On managing stakeholders and ensuring alignment on priorities and objectives, Dean says, “In order for managing stakeholders to stay aligned on priorities, they’ll need more transparency and collaborative win-win business relationships in which both healthcare systems and medical device manufacturers are equally committed to each other’s success. On the healthcare side, they need to understand where parts and products are manufactured to perform more predictive data and analytics for forecasting and planning efforts. And the manufacturers should offer more data transparency which will result in better planning and forecasting to navigate the ebbs and flows and enable better decision-making by healthcare systems.
Due to the sensitive nature of the information being requested, the effort to increase visibility is typically met with a lot of reluctance and push back. Dean essentially puts the onus back on suppliers to get with the times. “Traditionally, the relationships between buyers and suppliers are transactional, based only on the transaction between the two parties: what is the supplier providing, at what cost, and for what length of time. The relationship begins and ends there. The tide is shifting, and buyers expect more from their suppliers, especially given what the pandemic exposed around the fragility of the supply chain.
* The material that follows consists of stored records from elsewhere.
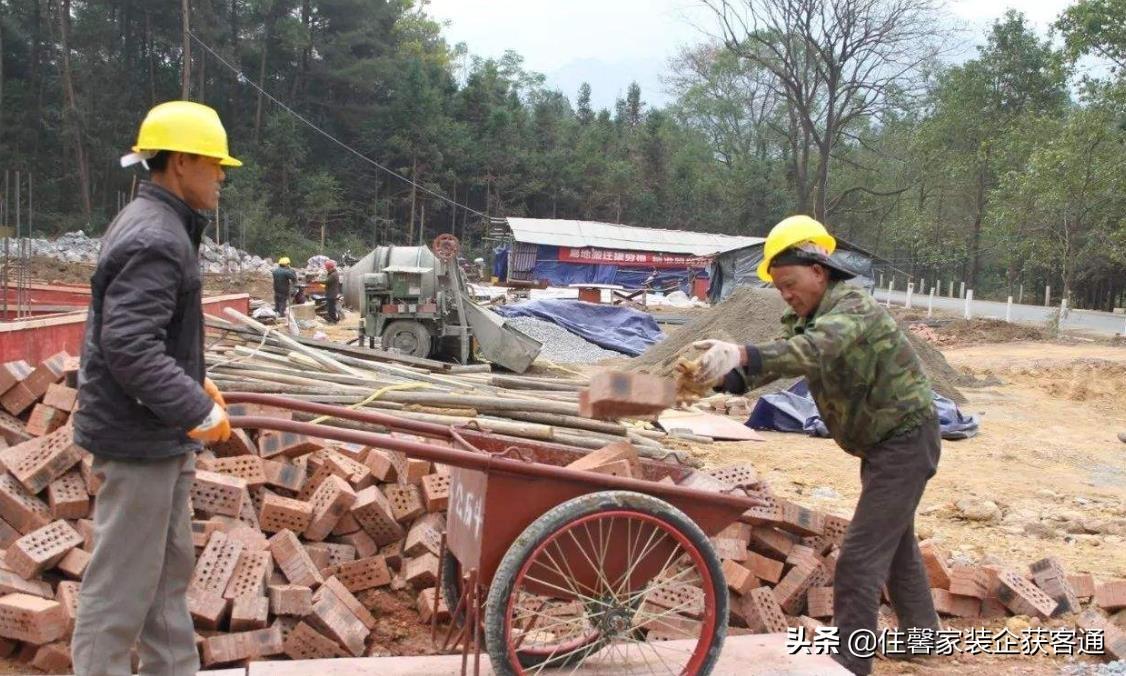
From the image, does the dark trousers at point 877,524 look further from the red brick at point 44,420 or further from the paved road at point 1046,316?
the paved road at point 1046,316

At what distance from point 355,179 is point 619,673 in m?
46.2

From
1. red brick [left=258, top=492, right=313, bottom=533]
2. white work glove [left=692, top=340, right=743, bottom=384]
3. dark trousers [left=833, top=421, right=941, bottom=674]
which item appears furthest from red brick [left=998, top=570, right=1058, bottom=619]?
red brick [left=258, top=492, right=313, bottom=533]

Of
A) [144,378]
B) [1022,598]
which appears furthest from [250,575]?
[1022,598]

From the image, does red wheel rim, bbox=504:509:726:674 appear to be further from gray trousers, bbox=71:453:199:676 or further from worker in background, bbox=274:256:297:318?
worker in background, bbox=274:256:297:318

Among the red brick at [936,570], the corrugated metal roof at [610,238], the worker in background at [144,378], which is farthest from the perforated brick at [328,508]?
the corrugated metal roof at [610,238]

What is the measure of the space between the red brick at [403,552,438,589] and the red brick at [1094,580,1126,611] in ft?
11.2

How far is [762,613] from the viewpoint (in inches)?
163

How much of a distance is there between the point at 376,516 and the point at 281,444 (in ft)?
2.74

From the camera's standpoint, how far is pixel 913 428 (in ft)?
11.6

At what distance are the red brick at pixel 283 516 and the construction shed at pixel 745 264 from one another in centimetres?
2719

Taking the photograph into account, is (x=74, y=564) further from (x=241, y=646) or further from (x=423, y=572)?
(x=423, y=572)

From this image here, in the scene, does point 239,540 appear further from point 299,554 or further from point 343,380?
point 343,380

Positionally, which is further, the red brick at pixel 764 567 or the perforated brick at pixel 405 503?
the perforated brick at pixel 405 503

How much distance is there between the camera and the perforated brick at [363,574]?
4332 millimetres
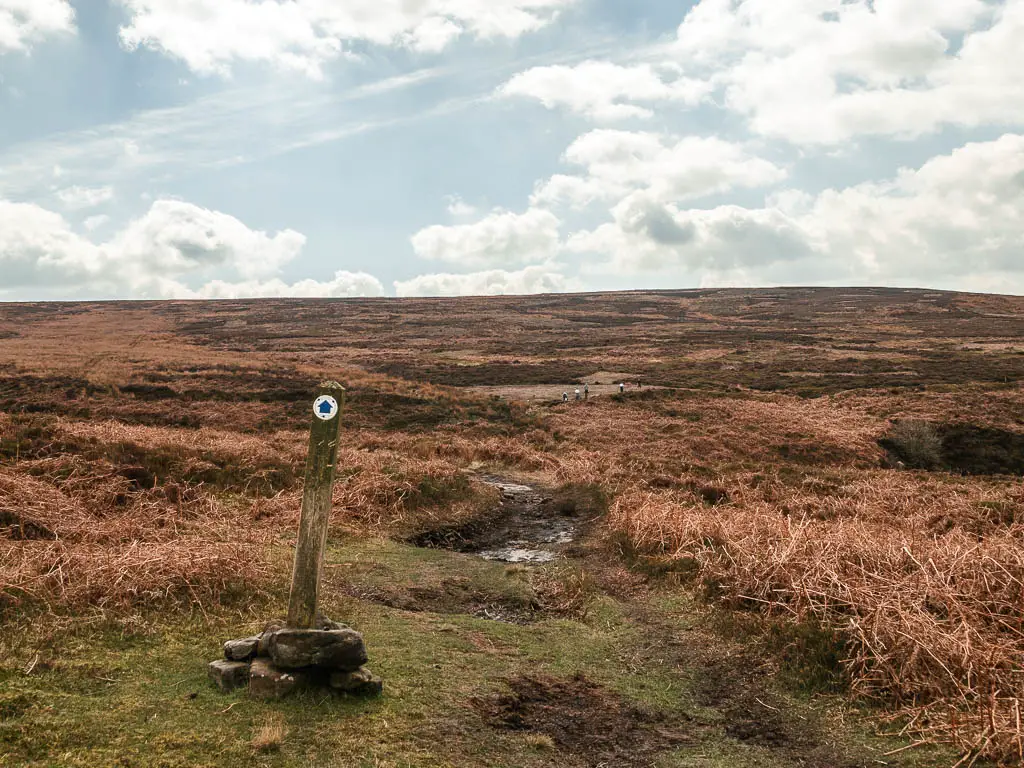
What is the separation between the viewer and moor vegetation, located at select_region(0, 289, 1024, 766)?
610 centimetres

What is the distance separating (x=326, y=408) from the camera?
21.3ft

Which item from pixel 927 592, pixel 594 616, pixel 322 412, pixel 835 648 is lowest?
pixel 594 616

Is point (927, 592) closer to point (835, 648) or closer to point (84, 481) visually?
point (835, 648)

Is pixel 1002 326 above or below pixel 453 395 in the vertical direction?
above

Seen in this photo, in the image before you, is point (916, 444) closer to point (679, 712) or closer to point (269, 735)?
point (679, 712)

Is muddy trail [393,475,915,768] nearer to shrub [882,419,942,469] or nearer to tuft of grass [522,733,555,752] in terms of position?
tuft of grass [522,733,555,752]

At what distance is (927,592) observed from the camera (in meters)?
7.28

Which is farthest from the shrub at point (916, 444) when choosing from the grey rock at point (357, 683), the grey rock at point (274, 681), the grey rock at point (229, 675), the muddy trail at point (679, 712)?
the grey rock at point (229, 675)

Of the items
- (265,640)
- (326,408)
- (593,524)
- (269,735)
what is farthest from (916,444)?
(269,735)

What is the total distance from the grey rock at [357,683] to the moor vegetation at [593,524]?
690 millimetres

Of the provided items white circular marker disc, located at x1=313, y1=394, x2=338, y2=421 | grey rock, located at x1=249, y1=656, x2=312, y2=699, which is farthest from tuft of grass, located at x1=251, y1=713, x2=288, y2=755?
white circular marker disc, located at x1=313, y1=394, x2=338, y2=421

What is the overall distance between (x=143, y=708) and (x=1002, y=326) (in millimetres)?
107756

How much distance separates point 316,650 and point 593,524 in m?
9.13

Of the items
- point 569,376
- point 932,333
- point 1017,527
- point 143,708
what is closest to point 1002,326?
point 932,333
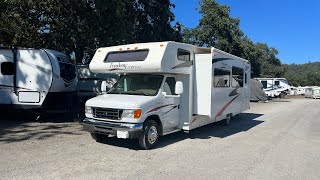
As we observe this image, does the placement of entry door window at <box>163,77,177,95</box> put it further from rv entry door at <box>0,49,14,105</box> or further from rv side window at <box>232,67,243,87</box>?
rv entry door at <box>0,49,14,105</box>

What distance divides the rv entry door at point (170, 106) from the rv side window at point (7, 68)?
6.68 metres

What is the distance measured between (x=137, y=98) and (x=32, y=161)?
9.48ft

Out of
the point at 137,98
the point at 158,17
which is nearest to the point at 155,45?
the point at 137,98

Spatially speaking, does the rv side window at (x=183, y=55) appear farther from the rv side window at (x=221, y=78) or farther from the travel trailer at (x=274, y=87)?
the travel trailer at (x=274, y=87)

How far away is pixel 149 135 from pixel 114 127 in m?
0.96

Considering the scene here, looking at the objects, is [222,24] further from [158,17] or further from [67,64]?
[67,64]

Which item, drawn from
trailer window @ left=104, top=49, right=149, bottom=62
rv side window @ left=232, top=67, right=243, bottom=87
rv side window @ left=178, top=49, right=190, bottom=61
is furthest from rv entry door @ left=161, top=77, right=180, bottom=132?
rv side window @ left=232, top=67, right=243, bottom=87

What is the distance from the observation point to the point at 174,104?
952cm

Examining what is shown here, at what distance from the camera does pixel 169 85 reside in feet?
30.9

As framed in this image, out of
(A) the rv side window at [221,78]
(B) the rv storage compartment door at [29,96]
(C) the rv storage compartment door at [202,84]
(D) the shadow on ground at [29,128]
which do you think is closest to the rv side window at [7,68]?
(B) the rv storage compartment door at [29,96]

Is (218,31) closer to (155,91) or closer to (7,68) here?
(7,68)

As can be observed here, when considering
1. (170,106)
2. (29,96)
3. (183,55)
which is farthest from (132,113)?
(29,96)

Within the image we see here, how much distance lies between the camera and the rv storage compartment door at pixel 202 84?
10055mm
The suppliers that get ahead of this will not only reap the benefits of improved relationships, but they will be able to take action on insights derived from greater visibility to manage risks more effectively.”
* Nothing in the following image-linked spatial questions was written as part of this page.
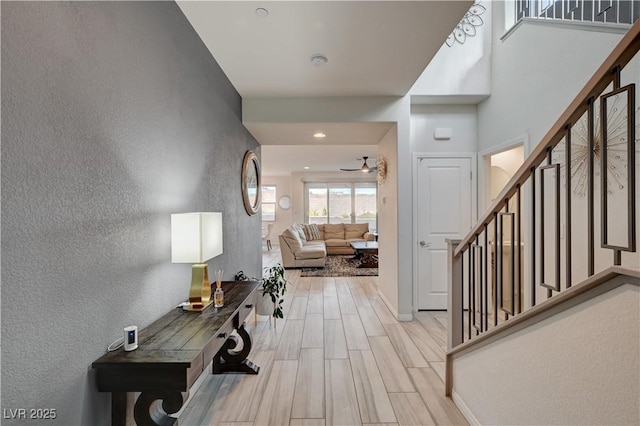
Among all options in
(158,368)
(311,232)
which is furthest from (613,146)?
(311,232)

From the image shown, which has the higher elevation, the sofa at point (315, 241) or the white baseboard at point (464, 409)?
the sofa at point (315, 241)

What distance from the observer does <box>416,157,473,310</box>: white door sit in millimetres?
3812

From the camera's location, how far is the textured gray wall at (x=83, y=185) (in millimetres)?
875

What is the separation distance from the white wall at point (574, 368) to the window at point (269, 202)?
9618 mm

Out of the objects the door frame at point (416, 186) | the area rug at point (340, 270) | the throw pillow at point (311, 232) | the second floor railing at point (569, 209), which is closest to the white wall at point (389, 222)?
the door frame at point (416, 186)

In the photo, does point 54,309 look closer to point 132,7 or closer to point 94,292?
point 94,292

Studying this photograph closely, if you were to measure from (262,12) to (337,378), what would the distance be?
2.69m

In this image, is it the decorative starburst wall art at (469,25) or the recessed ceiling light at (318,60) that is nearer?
the recessed ceiling light at (318,60)

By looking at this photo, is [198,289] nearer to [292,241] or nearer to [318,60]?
[318,60]

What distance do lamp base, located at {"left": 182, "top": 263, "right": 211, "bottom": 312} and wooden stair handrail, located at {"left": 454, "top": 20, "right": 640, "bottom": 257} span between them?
1.68 metres

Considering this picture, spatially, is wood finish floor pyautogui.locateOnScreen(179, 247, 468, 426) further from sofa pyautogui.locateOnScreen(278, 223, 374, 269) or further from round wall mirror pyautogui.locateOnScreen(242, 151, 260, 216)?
sofa pyautogui.locateOnScreen(278, 223, 374, 269)

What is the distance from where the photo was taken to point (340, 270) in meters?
6.48

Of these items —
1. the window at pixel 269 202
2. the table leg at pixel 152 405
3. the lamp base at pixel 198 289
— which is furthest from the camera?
the window at pixel 269 202

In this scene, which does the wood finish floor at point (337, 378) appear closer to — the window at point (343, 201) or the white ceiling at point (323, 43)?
the white ceiling at point (323, 43)
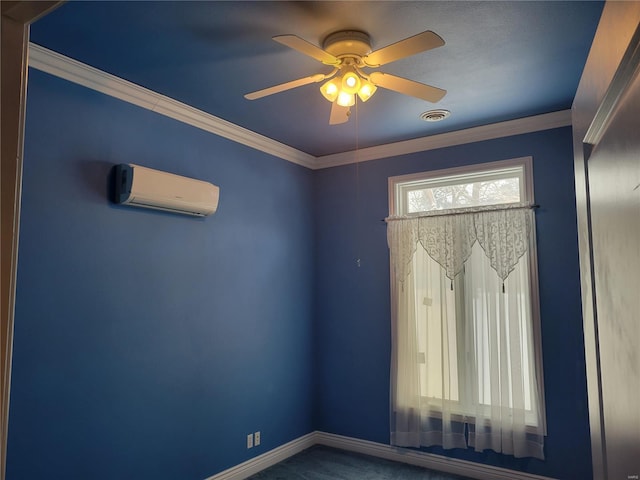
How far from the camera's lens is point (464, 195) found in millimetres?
3686

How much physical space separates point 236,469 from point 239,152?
2.37 meters

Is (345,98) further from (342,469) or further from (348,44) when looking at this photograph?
(342,469)

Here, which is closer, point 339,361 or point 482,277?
point 482,277

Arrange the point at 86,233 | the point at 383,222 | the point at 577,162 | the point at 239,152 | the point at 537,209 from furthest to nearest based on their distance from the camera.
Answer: the point at 383,222 → the point at 239,152 → the point at 537,209 → the point at 86,233 → the point at 577,162

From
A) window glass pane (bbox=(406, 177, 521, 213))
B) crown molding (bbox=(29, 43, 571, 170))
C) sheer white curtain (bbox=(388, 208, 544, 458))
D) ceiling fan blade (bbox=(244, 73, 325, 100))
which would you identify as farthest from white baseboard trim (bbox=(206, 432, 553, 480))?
ceiling fan blade (bbox=(244, 73, 325, 100))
He offers a final tip. “A first step in enabling a supply chain data exchange is to make sure partners and buyers are aware of the conditions throughout the supply chain based on real-time data to enable predictive views into delays and disruptions. With well understand data sets, both parties can respond more effectively and work together when disruptions occur.”
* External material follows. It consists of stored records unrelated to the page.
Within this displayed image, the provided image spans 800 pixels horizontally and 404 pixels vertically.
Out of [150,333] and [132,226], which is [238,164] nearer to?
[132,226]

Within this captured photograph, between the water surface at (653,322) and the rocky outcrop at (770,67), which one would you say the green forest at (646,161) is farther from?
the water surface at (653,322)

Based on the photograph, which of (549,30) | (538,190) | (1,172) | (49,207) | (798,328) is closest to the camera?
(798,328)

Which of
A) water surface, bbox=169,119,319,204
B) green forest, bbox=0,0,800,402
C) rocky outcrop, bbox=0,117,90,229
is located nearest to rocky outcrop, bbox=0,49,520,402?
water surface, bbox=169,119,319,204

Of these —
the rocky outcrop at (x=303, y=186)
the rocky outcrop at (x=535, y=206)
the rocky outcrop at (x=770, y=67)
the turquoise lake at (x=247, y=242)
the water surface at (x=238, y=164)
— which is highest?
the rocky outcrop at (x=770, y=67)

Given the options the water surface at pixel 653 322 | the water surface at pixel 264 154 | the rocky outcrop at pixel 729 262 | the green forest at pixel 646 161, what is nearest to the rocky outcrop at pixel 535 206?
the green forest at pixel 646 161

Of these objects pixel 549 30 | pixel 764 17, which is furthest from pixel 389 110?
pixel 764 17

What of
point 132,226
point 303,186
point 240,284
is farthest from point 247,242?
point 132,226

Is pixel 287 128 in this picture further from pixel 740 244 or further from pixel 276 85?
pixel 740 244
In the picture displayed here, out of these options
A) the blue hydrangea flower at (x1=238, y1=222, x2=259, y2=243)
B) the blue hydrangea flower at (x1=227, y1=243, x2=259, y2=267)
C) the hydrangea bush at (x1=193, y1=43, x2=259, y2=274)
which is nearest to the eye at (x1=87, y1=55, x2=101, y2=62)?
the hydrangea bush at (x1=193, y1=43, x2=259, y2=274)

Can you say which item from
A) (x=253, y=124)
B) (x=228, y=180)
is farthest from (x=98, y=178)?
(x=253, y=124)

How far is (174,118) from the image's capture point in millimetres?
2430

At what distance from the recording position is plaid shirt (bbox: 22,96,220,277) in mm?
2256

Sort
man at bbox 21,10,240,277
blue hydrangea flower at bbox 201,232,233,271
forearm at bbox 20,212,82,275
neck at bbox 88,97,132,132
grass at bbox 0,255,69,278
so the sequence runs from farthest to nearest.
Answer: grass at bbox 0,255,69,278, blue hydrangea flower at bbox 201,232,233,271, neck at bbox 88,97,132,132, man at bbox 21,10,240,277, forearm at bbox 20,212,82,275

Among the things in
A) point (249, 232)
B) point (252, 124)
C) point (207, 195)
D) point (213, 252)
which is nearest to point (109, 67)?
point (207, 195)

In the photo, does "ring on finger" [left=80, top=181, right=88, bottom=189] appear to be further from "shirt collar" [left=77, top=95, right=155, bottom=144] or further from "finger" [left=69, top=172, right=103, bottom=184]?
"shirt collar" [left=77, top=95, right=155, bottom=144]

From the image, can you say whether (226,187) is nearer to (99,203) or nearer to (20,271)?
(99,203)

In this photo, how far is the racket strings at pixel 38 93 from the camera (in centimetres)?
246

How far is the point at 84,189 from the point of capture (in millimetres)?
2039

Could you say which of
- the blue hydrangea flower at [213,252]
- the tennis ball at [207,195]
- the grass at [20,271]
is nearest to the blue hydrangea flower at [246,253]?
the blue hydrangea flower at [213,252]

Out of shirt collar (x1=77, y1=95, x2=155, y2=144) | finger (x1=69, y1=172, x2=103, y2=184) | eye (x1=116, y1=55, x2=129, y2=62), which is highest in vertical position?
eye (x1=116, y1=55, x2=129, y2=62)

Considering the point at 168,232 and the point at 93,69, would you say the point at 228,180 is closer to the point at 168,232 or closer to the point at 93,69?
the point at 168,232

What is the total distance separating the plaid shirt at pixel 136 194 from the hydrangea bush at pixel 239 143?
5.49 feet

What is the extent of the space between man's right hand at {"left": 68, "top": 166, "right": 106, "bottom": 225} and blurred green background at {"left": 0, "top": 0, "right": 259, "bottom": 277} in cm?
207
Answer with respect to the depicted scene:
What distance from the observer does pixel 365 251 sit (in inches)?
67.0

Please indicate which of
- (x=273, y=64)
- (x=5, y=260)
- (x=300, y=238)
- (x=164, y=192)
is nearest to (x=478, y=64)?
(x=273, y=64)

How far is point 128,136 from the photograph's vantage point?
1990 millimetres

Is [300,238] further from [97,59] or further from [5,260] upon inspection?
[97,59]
As for where supply chain is heading, Dean says, “Moving forward, we’ll continue to see a shift toward Robotic Process Automation (RPA), Artificial Intelligence (AI), and advanced analytics to optimise the supply chain. The pandemic, as it has done in many other industries, will accelerate the move to digital, with the benefits of improving efficiency, visibility, and error rate. AI can consume enormous amounts of data to drive real-time pattern detection and mitigate risk from global disruptive events.”